Les débats sur la loi climat et résilience se sont achevés aujourd’hui au Sénat avec le vote des sénateurs et sénatrices.
Si le texte reste encore bien trop faible face à l’urgence climatique et la nécessité absolue de mesures réellement structurantes, le Sénat aura au moins eu le mérite de réaffirmer le besoin de rehausser l’objectif de la France de réduction des émissions de gaz à effet de serre.
Contrairement à l’Assemblée nationale, le Sénat a réaffirmé la nécessité impérieuse de s’aligner sur l’objectif de l’Union européenne, à savoir une réduction de 55 % des émissions de gaz à effet de serre d’ici à 2030, alors que la France, et sa loi climat, visent toujours officiellement une baisse de 40 %.
Pour autant, malgré quelques avancées timides, par exemple sur le ferroviaire, le Sénat n’a pas saisi l’opportunité de consolider les mesures proposées sur des enjeux clés, à la hauteur de l’ambition déclarée :
- Transports : le Sénat n’a fait qu’entériner un projet de loi déjà très faible sur la question de l’aérien.
Une seule ligne aérienne serait concernée par l’interdiction des vols courts, Orly – Bordeaux, tandis qu’aucun des 10 projets d’extensions d’aéroports actuellement à l’étude n’est impacté.
Le projet de loi passe à côté de l’enjeu de l’accélération de la fin de vente des voitures carburant aux énergies fossiles ou du déploiement des zones à faibles émissions dans les agglomérations polluées, reporté aux calendes grecques.
- Eco-responsabilité des acteurs économiques : la part considérable des grandes entreprises dans les émissions de gaz à effet de serre aurait dû pousser le Sénat à en faire un axe majeur de la loi, mais aucun amendement significatif n’a été adopté.
- Publicité climaticide : un des rares sujets où le Sénat a pu progresser, notamment en votant l’interdiction de la publicité pour les véhicules les plus polluants d’ici à 2028, ainsi que l’interdiction de la publicité pour les biens et services ayant un impact environnemental négatif si des alternatives plus vertueuses existent, dans l’audiovisuel public uniquement, à partir de 2023. On reste loin néanmoins d’une véritable loi Evin climat et de la proposition de la Convention citoyenne.
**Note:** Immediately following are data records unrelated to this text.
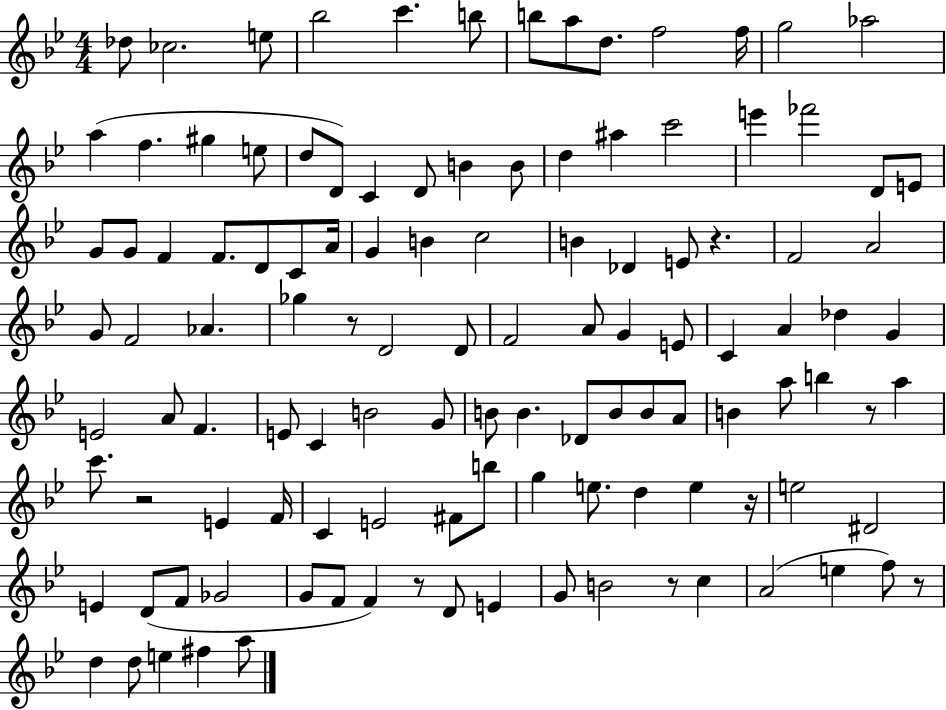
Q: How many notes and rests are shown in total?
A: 117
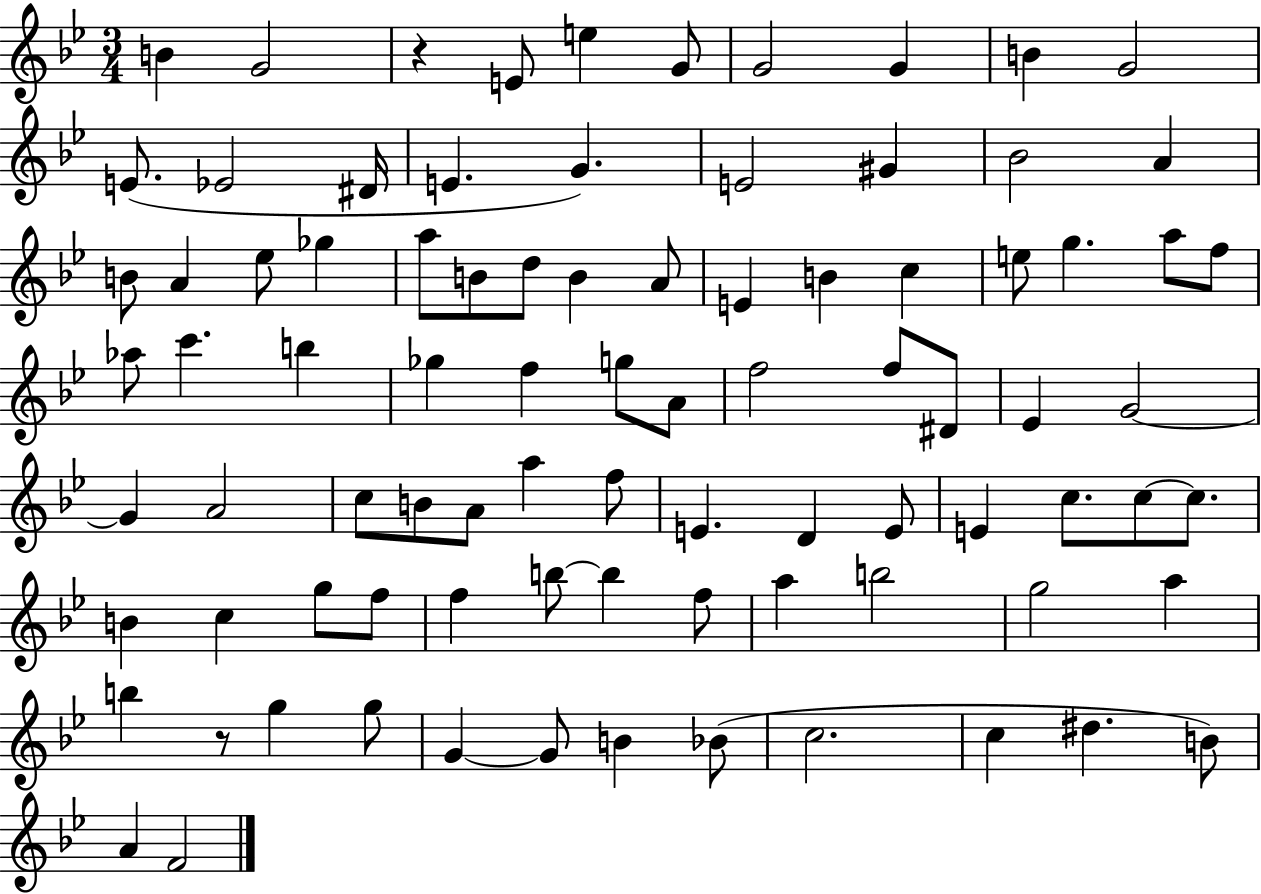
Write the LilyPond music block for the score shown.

{
  \clef treble
  \numericTimeSignature
  \time 3/4
  \key bes \major
  b'4 g'2 | r4 e'8 e''4 g'8 | g'2 g'4 | b'4 g'2 | \break e'8.( ees'2 dis'16 | e'4. g'4.) | e'2 gis'4 | bes'2 a'4 | \break b'8 a'4 ees''8 ges''4 | a''8 b'8 d''8 b'4 a'8 | e'4 b'4 c''4 | e''8 g''4. a''8 f''8 | \break aes''8 c'''4. b''4 | ges''4 f''4 g''8 a'8 | f''2 f''8 dis'8 | ees'4 g'2~~ | \break g'4 a'2 | c''8 b'8 a'8 a''4 f''8 | e'4. d'4 e'8 | e'4 c''8. c''8~~ c''8. | \break b'4 c''4 g''8 f''8 | f''4 b''8~~ b''4 f''8 | a''4 b''2 | g''2 a''4 | \break b''4 r8 g''4 g''8 | g'4~~ g'8 b'4 bes'8( | c''2. | c''4 dis''4. b'8) | \break a'4 f'2 | \bar "|."
}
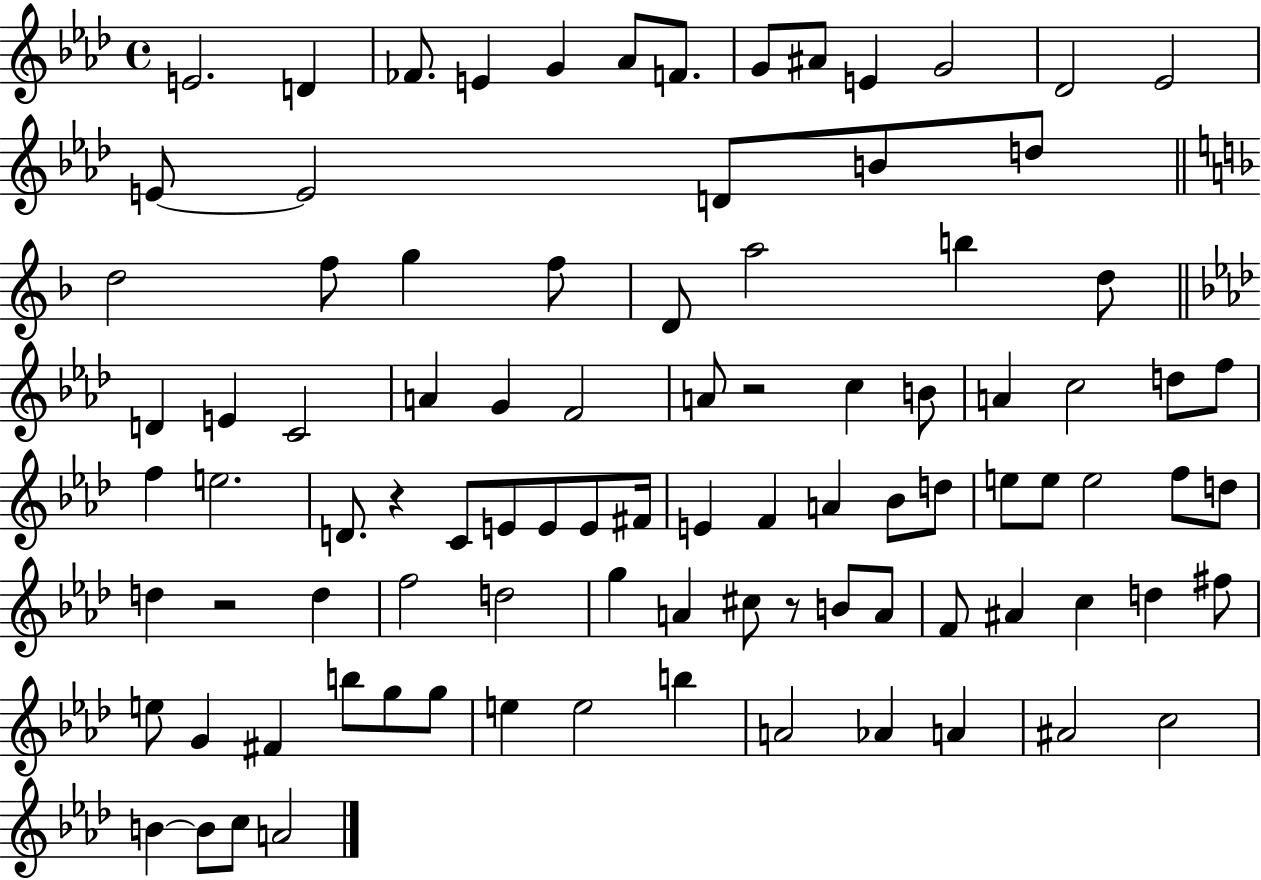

- Menus végétariens dans les cantines : le Sénat n’a pas touché aux options dans les cantines sous la responsabilité de l’Etat, mais il a bien reculé sur les avancées obtenues lors du passage de la loi à l’Assemblée nationale. Cette dernière avait voté la pérennisation de l’expérimentation du menu végétarien hebdomadaire lancée dans les cantines scolaires lors des Etats généraux de l’alimentation. Le Sénat l’a transformée en une simple prolongation de l’expérimentation de deux ans.
- Nucléaire : le Sénat a versé dans l’idéologie pro-nucléaire radicale, en adoptant un amendement conditionnant la fermeture de réacteurs à la mise en service de capacités de production équivalentes. Les sénateurs sont dans le déni d’une réalité qui est que les réacteurs nucléaires sont vieillissants et dégradés, posant des problèmes de sûreté croissants, à la merci d’aléas climatiques (risques de sécheresse et d’inondation) ou d’actes de terrorisme. C’est aussi faire fi des nécessaires efforts de sobriété énergétique. La seule défense des intérêts de la filière industrielle du nucléaire ne saurait primer sur l’intérêt général : l’Assemblée nationale est en devoir d’effacer la faute grave du Sénat.
Ce vote survient la même semaine que la publication du nouveau rapport du Haut Conseil pour le Climat, qui a déjà jugé très sévèrement le projet de loi climat et résilience et engagé la France à revoir sa propre trajectoire dans des délais rapprochés.
Ce jeudi, le Conseil d’Etat rendra son délibéré dans le cadre du recours de Grande-Synthe contre l’Etat pour inaction climatique. Il y a deux semaines, le rapporteur public a recommandé aux juges du Conseil d’Etat d’ordonner à l’Etat de « prendre toutes mesures utiles » d’ici neuf mois pour réduire les émissions de gaz à effet de serre et respecter ses engagements.